Scène mythique de Patricia (Jean Seberg) et Michel (Jean-Paul Belmondo) marchant sur les Champs-Élysés
Le film tourné en un seul mois se passe en grande partie dans une chambre d’hôtel en grande partie grâce à l'efficacité du directeur de la photographie, Raoul Coutard. À bout de souffle engendre ce qu’Antoine de Baecque dans son livre, La nouvelle vague : portrait d’une jeunesse, nomme la tendance Sagan, appelée ainsi d’après Françoise Sagan, une autrice ayant écrit le roman sur lequel est basé l’œuvre homonyme, Bonjour tristesse, qui a révélée Jean Seberg aux critiques des Cahiers du Cinéma dont Godard. Cette tendance de films un peu naïfs sur l’amour, ayant des dialogues que certains diront vides, entraina le déclin de la Nouvelle Vague.
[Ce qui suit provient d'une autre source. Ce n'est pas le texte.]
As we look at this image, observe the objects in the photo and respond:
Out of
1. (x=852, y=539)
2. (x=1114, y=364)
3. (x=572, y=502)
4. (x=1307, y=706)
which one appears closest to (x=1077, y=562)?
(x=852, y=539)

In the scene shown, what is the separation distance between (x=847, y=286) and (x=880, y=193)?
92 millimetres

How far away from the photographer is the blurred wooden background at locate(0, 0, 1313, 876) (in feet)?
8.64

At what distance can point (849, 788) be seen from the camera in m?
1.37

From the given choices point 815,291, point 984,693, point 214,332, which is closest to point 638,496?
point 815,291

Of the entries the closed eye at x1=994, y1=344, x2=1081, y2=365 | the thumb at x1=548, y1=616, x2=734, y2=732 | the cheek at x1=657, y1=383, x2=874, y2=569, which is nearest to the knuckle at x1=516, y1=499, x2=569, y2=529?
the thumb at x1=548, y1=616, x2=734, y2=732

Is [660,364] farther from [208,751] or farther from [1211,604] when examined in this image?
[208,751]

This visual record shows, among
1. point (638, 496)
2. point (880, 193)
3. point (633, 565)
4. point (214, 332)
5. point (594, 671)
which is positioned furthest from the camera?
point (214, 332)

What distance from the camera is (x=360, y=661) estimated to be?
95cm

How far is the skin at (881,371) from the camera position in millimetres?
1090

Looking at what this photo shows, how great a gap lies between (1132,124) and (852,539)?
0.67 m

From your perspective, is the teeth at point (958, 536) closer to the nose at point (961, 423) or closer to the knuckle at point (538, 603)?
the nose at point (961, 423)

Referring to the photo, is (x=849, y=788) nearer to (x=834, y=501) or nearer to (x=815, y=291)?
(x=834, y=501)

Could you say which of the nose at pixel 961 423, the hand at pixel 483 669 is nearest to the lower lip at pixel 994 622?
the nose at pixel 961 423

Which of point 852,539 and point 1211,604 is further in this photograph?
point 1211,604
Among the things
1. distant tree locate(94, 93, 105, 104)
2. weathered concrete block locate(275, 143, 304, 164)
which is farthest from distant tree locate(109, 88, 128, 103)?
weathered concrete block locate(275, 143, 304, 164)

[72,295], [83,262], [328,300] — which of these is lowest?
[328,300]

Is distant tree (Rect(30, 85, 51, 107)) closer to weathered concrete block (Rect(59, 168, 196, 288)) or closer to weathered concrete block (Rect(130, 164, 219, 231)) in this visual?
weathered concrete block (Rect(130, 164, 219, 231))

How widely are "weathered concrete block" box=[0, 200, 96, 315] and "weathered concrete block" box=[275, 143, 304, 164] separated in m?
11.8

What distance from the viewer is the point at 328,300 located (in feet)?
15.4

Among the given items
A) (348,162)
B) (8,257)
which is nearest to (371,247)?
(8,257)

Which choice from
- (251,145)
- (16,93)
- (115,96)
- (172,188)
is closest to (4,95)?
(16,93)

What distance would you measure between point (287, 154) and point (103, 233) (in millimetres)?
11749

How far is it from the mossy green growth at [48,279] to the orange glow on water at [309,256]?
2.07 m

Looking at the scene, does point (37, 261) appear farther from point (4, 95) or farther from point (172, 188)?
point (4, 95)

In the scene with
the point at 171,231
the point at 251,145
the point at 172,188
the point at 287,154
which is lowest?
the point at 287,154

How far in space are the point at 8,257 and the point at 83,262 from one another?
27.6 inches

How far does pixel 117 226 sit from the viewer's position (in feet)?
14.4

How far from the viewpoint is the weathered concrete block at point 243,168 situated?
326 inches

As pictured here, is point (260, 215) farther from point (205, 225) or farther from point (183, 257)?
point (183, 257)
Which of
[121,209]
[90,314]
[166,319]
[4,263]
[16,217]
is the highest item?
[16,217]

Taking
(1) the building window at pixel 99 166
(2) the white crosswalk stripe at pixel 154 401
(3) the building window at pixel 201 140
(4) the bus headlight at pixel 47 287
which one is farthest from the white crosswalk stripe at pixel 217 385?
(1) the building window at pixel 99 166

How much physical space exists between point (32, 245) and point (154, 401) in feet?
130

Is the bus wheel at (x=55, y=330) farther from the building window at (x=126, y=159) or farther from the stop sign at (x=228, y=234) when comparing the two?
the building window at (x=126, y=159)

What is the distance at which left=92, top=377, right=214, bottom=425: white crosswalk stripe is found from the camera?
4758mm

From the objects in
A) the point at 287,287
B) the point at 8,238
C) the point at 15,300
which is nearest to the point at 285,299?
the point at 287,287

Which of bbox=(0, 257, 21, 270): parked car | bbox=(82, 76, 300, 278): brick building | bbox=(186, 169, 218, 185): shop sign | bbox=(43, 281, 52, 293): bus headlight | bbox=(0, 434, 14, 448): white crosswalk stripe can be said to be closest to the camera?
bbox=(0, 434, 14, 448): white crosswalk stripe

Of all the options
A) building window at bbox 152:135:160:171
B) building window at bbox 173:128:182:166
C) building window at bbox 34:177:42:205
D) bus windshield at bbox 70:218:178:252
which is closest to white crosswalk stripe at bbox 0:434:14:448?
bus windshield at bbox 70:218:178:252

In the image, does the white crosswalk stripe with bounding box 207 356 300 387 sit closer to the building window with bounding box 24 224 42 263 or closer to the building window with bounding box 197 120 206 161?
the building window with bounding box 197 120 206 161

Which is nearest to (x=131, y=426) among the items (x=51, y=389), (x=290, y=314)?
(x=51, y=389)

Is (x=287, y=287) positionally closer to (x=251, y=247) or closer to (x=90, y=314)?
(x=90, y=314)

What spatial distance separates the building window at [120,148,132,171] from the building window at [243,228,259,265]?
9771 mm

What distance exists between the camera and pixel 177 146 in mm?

Godard exprimera à propos de À bout de souffle (citation inexacte) : « Ce film qu’on a pris pour le nouveau cinéma en réalité c’est la fin d’un cinéma. » Ce faisant, les critiques de À bout de souffle ramènent cette conception erronée selon laquelle le film n’est que forme et ambiance. Ce qui est vrai pour les films de la centaine de réalisateurs de la nouvelle vague que nous avons oubliés n’est pas exact pour les quatre ou cinq réalisateurs qui avaient du génie, je parle de Malle, de Truffaut et bien sûr de Godard. Le film de Godard cherche d’abord à véhiculer un portrait de l’état d’esprit d’une jeunesse qui jusque là avait été ignorée par le cinéma français « désuet ». Cela passe autant par leurs mœurs que par leur façon de s’exprimer, de gesticuler. Ce que la Nouvelle Vague ne savait peut-être pas en 1960, c’est que ce qui était d’actualité à l’époque l’est encore de notre temps. Le film est ainsi devenu le portrait de la jeunesse plutôt que le portrait d’une jeunesse.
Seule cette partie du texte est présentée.